That was five years ago. Now, after a year of marriage, I want to have a child of our own, but my husband thinks we should wait another year, at least.

A new baby, he says, might have a negative effect on his relationship with his children -- now 15 and 18 -- and his ex-wife.

I can see that she might object, because she did everything possible to turn the girls against him after the divorce and really made things hard for us in the beginning. She would tell the girls their father was wrong for "dating" and it wasn't what "good fathers" did.

She won't have anything to do with me or let me attend the children's birthday parties or school events. We've followed her rules to avoid unnecessary turmoil and she has mellowed a bit, perhaps because she is in a semi-serious relationship.

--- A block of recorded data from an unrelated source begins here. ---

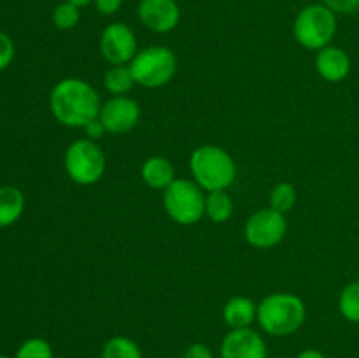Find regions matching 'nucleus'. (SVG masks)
I'll return each instance as SVG.
<instances>
[{
    "label": "nucleus",
    "mask_w": 359,
    "mask_h": 358,
    "mask_svg": "<svg viewBox=\"0 0 359 358\" xmlns=\"http://www.w3.org/2000/svg\"><path fill=\"white\" fill-rule=\"evenodd\" d=\"M49 109L58 123L69 128H84L98 118L102 109L100 95L81 77L60 79L49 93Z\"/></svg>",
    "instance_id": "1"
},
{
    "label": "nucleus",
    "mask_w": 359,
    "mask_h": 358,
    "mask_svg": "<svg viewBox=\"0 0 359 358\" xmlns=\"http://www.w3.org/2000/svg\"><path fill=\"white\" fill-rule=\"evenodd\" d=\"M307 305L304 298L291 291H273L258 304L259 329L270 337H290L304 326Z\"/></svg>",
    "instance_id": "2"
},
{
    "label": "nucleus",
    "mask_w": 359,
    "mask_h": 358,
    "mask_svg": "<svg viewBox=\"0 0 359 358\" xmlns=\"http://www.w3.org/2000/svg\"><path fill=\"white\" fill-rule=\"evenodd\" d=\"M191 179L203 192L228 190L237 179V164L224 147L216 144H202L189 154Z\"/></svg>",
    "instance_id": "3"
},
{
    "label": "nucleus",
    "mask_w": 359,
    "mask_h": 358,
    "mask_svg": "<svg viewBox=\"0 0 359 358\" xmlns=\"http://www.w3.org/2000/svg\"><path fill=\"white\" fill-rule=\"evenodd\" d=\"M337 34V14L325 4L305 6L293 23V37L302 48L319 51L332 44Z\"/></svg>",
    "instance_id": "4"
},
{
    "label": "nucleus",
    "mask_w": 359,
    "mask_h": 358,
    "mask_svg": "<svg viewBox=\"0 0 359 358\" xmlns=\"http://www.w3.org/2000/svg\"><path fill=\"white\" fill-rule=\"evenodd\" d=\"M63 167L70 181L79 186H91L104 178L107 158L100 144L84 137L67 146Z\"/></svg>",
    "instance_id": "5"
},
{
    "label": "nucleus",
    "mask_w": 359,
    "mask_h": 358,
    "mask_svg": "<svg viewBox=\"0 0 359 358\" xmlns=\"http://www.w3.org/2000/svg\"><path fill=\"white\" fill-rule=\"evenodd\" d=\"M130 69L135 77V84L156 90L174 79L177 72V56L167 46H147L133 56Z\"/></svg>",
    "instance_id": "6"
},
{
    "label": "nucleus",
    "mask_w": 359,
    "mask_h": 358,
    "mask_svg": "<svg viewBox=\"0 0 359 358\" xmlns=\"http://www.w3.org/2000/svg\"><path fill=\"white\" fill-rule=\"evenodd\" d=\"M205 195L193 179H175L163 192V209L172 221L189 227L205 216Z\"/></svg>",
    "instance_id": "7"
},
{
    "label": "nucleus",
    "mask_w": 359,
    "mask_h": 358,
    "mask_svg": "<svg viewBox=\"0 0 359 358\" xmlns=\"http://www.w3.org/2000/svg\"><path fill=\"white\" fill-rule=\"evenodd\" d=\"M287 234V220L286 214L265 207L245 220L244 225V239L249 246L256 249H270L276 248L283 242Z\"/></svg>",
    "instance_id": "8"
},
{
    "label": "nucleus",
    "mask_w": 359,
    "mask_h": 358,
    "mask_svg": "<svg viewBox=\"0 0 359 358\" xmlns=\"http://www.w3.org/2000/svg\"><path fill=\"white\" fill-rule=\"evenodd\" d=\"M100 53L109 65H130L139 53L135 32L121 21L107 25L100 35Z\"/></svg>",
    "instance_id": "9"
},
{
    "label": "nucleus",
    "mask_w": 359,
    "mask_h": 358,
    "mask_svg": "<svg viewBox=\"0 0 359 358\" xmlns=\"http://www.w3.org/2000/svg\"><path fill=\"white\" fill-rule=\"evenodd\" d=\"M100 121L107 133H126L135 128L140 121V105L128 95L111 97L102 104Z\"/></svg>",
    "instance_id": "10"
},
{
    "label": "nucleus",
    "mask_w": 359,
    "mask_h": 358,
    "mask_svg": "<svg viewBox=\"0 0 359 358\" xmlns=\"http://www.w3.org/2000/svg\"><path fill=\"white\" fill-rule=\"evenodd\" d=\"M221 358H269V347L258 330L249 329L230 330L223 337L219 346Z\"/></svg>",
    "instance_id": "11"
},
{
    "label": "nucleus",
    "mask_w": 359,
    "mask_h": 358,
    "mask_svg": "<svg viewBox=\"0 0 359 358\" xmlns=\"http://www.w3.org/2000/svg\"><path fill=\"white\" fill-rule=\"evenodd\" d=\"M137 14L140 23L154 34H168L181 21V7L175 0H140Z\"/></svg>",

Thankfully, the children are well adjusted and mature, and we get along well.

They now realize that their father isn't a bad guy; they come over regularly. They get good grades, they're active at school, and they have nice friends.

I think my husband feels that the dust has finally settled and that another child would just stir things up. We haven't even told the girls or his ex that we are married for fear of "stirring things up."

The thought of postponing motherhood for another year is more than I can stand. I have sacrificed so much for the girls that I'm beginning to resent them and don't even want to be around when they come over.

How can I convince my husband that a new baby won't scar his children for life and that his ex-wife's feelings shouldn't matter so much?

A.Your husband is fighting fear. And he's losing.

Although he managed to live with a controlling woman for 15 years, her efforts to turn his daughters against him must have been devastating. Very few parents can bear to think of an estrangement from their children, even a temporary one.

This leaves the problem in your hands.

You can ask your husband to see a marriage counselor with you, so she can get his side of the story, too, or simply tell him that you're ready to announce your marriage to the girls and ask him to be with you when you do.

If he agrees, make it a lovely celebration in a fancy restaurant and give his daughters fine, identical rings to remind them that they are part of your marriage.

But if your husband doesn't agree to the announcement, remind him that marriage is a mutual commitment and that you have the right to tell the girls -- or anyone -- about it. And then do exactly that. Your stepchildren have the right to know that their dad has married again and that he kept this secret because he loves his daughters so much and was afraid that the news might make them pull away from him. He won't want you to tell them, but his girls are old enough and steady enough to understand and deal with this adult dilemma, as long as you explain it honestly.

Use either this occasion or a later one -- with or without your husband -- to give the girls those rings of commitment and to tell them that you're delighted to have such a good relationship with them. And then tell them you also want a relationship with a child of your own, but their dad thinks a baby might make them feel displaced.

Now ask them if he's right. Do they think a baby sister or brother would push them out of the picture? If so, how can you reassure them? And if they don't think they'll feel displaced, ask them to talk with their dad and make him understand that a new baby would really be okay with them. He'll believe his daughters long before he'll believe you or anyone else.

As for their mother, let the girls tell her about your marriage, since she won't have anything to do with you. She may accept you -- and a baby -- better when she knows you're not actually living in sin.